Introducing Gallia: a library for data manipulation

anthony.cros · February 5, 2021, 8:15pm

|logo

Hi everyone,

This is an announcement for Gallia, a new library for data manipulation that maintains a schema throughout transformations.

Here’s a very basic example of usage on an individual object:

"""{"foo": "hello", "bar": 1, "baz": true, "qux": "world"}"""
  .read() // will infer schema if none is provided
    .toUpperCase('foo)
    .increment  ('bar)
    .remove     ('qux)
    .nest       ('baz).under('parent)
    .flip       ('parent |> 'baz)
  .printJson()
  // prints: {"foo": "HELLO", "bar": 2, "parent": { "baz": false }}

Trying to manipulate 'parent |> 'baz as anything other than a boolean results in a type failure at runtime (but before the data is seen):

    .square ('parent |> 'baz ~> 'BAZ) // instead of "flip" earlier
    // ERROR: TypeMismatch (Boolean, expected Number): 'parent |> 'baz

SQL-like processing looks like the following:

"/data/people.jsonl.gz2"

  // case class Person(name: String, ...)
  .stream[Person]

  // INPUT: [{"name": "John", "age": 20, "city": "Toronto"}, {...

    /* 1. WHERE            */ .filterBy('age).matches(_ < 25)
    /* 2. SELECT           */ .retain('name, 'age)
    /* 3. GROUP BY + COUNT */ .countBy('age)

  // OUTPUT: [{"age": 21, "_count": 10}, {"age": 22, ...

More examples:

It’s also possible to process data at scale by leveraging Spark RDDs.

A much more thorough tour can be found at https://github.com/galliaproject/gallia-core/blob/init/README.md

I would love to hear whether this is an effort worth pursuing!

Anthony (@anthony_cros)

deanwampler · February 5, 2021, 8:51pm

Looks interesting! Have you thought about supporting Scala 2.13, too?

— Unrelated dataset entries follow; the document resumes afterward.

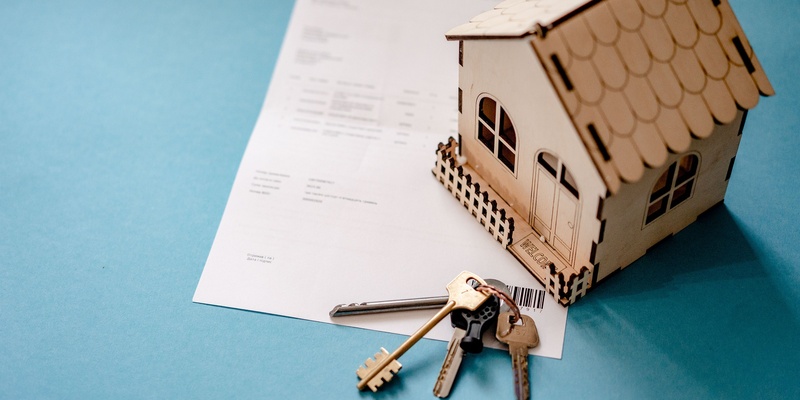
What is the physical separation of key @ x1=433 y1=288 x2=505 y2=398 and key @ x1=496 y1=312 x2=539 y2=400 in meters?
0.02

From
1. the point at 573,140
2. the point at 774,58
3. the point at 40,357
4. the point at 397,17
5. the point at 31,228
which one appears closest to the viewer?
the point at 573,140

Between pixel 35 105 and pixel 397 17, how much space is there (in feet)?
2.49

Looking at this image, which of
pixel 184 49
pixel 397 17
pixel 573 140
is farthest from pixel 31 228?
pixel 573 140

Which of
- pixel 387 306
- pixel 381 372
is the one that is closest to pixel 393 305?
pixel 387 306

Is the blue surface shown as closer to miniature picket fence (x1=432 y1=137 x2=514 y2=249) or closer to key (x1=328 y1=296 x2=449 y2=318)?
key (x1=328 y1=296 x2=449 y2=318)

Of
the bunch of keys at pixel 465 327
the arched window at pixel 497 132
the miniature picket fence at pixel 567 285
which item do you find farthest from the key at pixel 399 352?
the arched window at pixel 497 132

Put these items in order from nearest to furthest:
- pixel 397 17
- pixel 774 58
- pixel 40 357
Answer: pixel 40 357
pixel 774 58
pixel 397 17

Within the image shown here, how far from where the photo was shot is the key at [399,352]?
1.47 metres

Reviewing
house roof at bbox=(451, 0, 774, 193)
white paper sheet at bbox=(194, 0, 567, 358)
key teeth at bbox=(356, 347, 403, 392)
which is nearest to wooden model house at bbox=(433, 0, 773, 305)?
house roof at bbox=(451, 0, 774, 193)

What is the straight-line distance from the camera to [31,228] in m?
1.73

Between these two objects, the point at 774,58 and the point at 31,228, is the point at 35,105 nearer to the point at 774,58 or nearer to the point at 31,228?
the point at 31,228

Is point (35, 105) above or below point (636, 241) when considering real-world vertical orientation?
above

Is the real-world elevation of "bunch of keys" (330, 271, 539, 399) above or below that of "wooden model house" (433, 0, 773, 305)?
below

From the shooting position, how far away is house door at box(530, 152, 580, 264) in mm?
1464
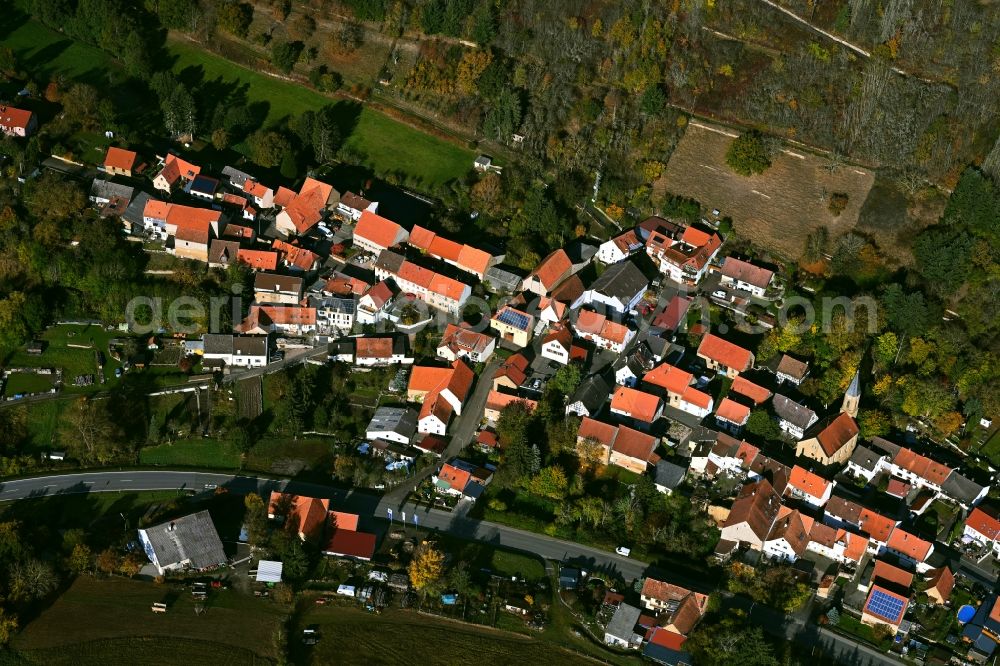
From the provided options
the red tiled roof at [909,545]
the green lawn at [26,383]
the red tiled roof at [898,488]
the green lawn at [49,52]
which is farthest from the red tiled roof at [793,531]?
the green lawn at [49,52]

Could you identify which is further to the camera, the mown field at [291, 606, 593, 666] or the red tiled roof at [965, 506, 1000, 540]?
the red tiled roof at [965, 506, 1000, 540]

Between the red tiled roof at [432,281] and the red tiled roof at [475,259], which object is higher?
the red tiled roof at [475,259]

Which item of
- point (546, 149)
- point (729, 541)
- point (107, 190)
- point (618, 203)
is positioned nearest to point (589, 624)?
point (729, 541)

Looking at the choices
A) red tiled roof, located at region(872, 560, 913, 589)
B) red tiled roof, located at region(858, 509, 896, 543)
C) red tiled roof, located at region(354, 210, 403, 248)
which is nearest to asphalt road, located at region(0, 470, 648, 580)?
red tiled roof, located at region(872, 560, 913, 589)

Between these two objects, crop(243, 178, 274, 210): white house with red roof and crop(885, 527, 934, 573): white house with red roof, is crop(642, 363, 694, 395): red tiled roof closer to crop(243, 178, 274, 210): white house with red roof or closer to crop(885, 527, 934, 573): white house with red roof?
crop(885, 527, 934, 573): white house with red roof

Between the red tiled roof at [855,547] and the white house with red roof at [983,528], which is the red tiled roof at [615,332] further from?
the white house with red roof at [983,528]

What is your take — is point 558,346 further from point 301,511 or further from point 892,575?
point 892,575

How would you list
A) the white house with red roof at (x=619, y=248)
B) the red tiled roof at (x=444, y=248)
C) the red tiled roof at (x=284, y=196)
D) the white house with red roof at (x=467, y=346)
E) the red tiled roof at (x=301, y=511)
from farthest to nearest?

One recommendation; don’t use symbol literals for keys, because they are no longer supported in Scala 3 (you would have to use Symbol("foo")). So, I would just use strings.

Good luck!

anthony.cros · February 5, 2021, 8:58pm

Hi Dean,

Yes 2.13 is on the roadmap but I haven’t tried it yet so I preferred to stay in 2.12-land at first.

It’s a bit unfortunate about Symbols, though Gallia supports String for keys as well: see this section

Thanks a lot for the feedback, it’s greatly appreciated!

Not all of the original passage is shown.